## EXCERPT PROVIDED
□ □ □ □ □

Recommended reads

A GOOD BOOK CAN BE ENLIGHTENING, ENTERTAINING AND THOUGHTPROVOKING, AND A BOOK BY A LOCAL AUTHOR OR ONE THAT HIGHLIGHTS THE LOWCOUNTRY IS EVEN BETTER. HERE ARE TITLES WORTH READING.

BY HILTON HEAD MONTHLY

THE RISING, KERRY PERESTA

The Olivia Callahan series continues after Peresta, a Hilton Head resident, published “The Deadening” last year. “The Rising” finds Callahan having regained her speech, movement and most of the memory she lost after a traumatic brain injury.

She is ready to rebuild her life, but her therapist insists she must continue to look back in order to move forward. The only person who can help her recall specifics is her abusive ex-husband, Monty, who is in prison for murder. The thought of talking to Monty “makes her skin crawl,” but she needs to learn more about who she was before the attack.

And as the pieces of her life start falling into place, she stumbles across the still-warm body of an old friend who has been murdered, and she learns the killer left evidence behind to implicate her in the murder.

BELLS FOR ELI, SUSAN BECKHAM ZURENDA

In her debut novel, Zurenda, a Spartanburg resident, tells a “tender and engaging” coming-of-age story in which “fate takes with one hand and gives with the other.”

It is a world where family secrets must stay hidden. The novel explores the power of culture, family, friends, bullies, scars, lovers and two cousins — Adeline (Delia) Green and Ellison (Eli) Winfield — devoted to each other.

□ □ □ □ □

## INFORMATION PROVIDED

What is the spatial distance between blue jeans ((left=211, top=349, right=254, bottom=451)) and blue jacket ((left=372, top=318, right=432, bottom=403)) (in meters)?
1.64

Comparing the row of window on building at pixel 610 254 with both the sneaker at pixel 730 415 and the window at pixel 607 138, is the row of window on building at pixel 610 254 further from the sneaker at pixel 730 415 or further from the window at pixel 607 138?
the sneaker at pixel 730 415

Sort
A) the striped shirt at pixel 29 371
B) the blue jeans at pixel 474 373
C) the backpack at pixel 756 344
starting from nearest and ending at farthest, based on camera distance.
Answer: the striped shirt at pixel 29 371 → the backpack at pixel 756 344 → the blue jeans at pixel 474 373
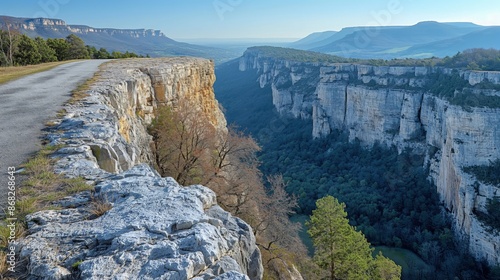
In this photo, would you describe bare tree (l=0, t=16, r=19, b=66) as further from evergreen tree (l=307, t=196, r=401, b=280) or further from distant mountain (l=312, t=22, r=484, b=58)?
distant mountain (l=312, t=22, r=484, b=58)

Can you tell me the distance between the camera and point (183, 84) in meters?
19.6

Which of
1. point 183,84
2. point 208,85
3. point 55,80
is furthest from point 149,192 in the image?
point 208,85

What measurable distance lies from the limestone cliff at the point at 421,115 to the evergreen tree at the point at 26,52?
130 feet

□ □ □ □ □

## STUDY QUESTIONS
1. Answer these questions from the recommended reads:
(a) Where does Kerry Peresta live?
(b) Who is in prison for murder?
(c) Where does Susan Beckham Zurenda live?
2. Based on the recommended reads, say yes or no to each statement, and quote the words that decide it.
(a) "The Rising" is the first book in the Olivia Callahan series.
(b) "Bells for Eli" is Zurenda's first novel.
(c) Callahan's therapist tells her to stop looking back.
3. The recommended reads name several things that the novel "Bells for Eli" explores. List all of them.
Answer using only the recommended reads, not the rows.

## TASK-BY-TASK ANSWERS
1.
(a) Hilton Head
(b) Monty, Olivia Callahan's abusive ex-husband
(c) Spartanburg

2.
(a) No: "The Olivia Callahan series continues after Peresta, a Hilton Head resident, published “The Deadening” last year."
(b) Yes: "In her debut novel"
(c) No: "her therapist insists she must continue to look back in order to move forward."

3.
1. The power of culture
2. Family
3. Friends
4. Bullies
5. Scars
6. Lovers
7. Two cousins, Adeline (Delia) Green and Ellison (Eli) Winfield, devoted to each other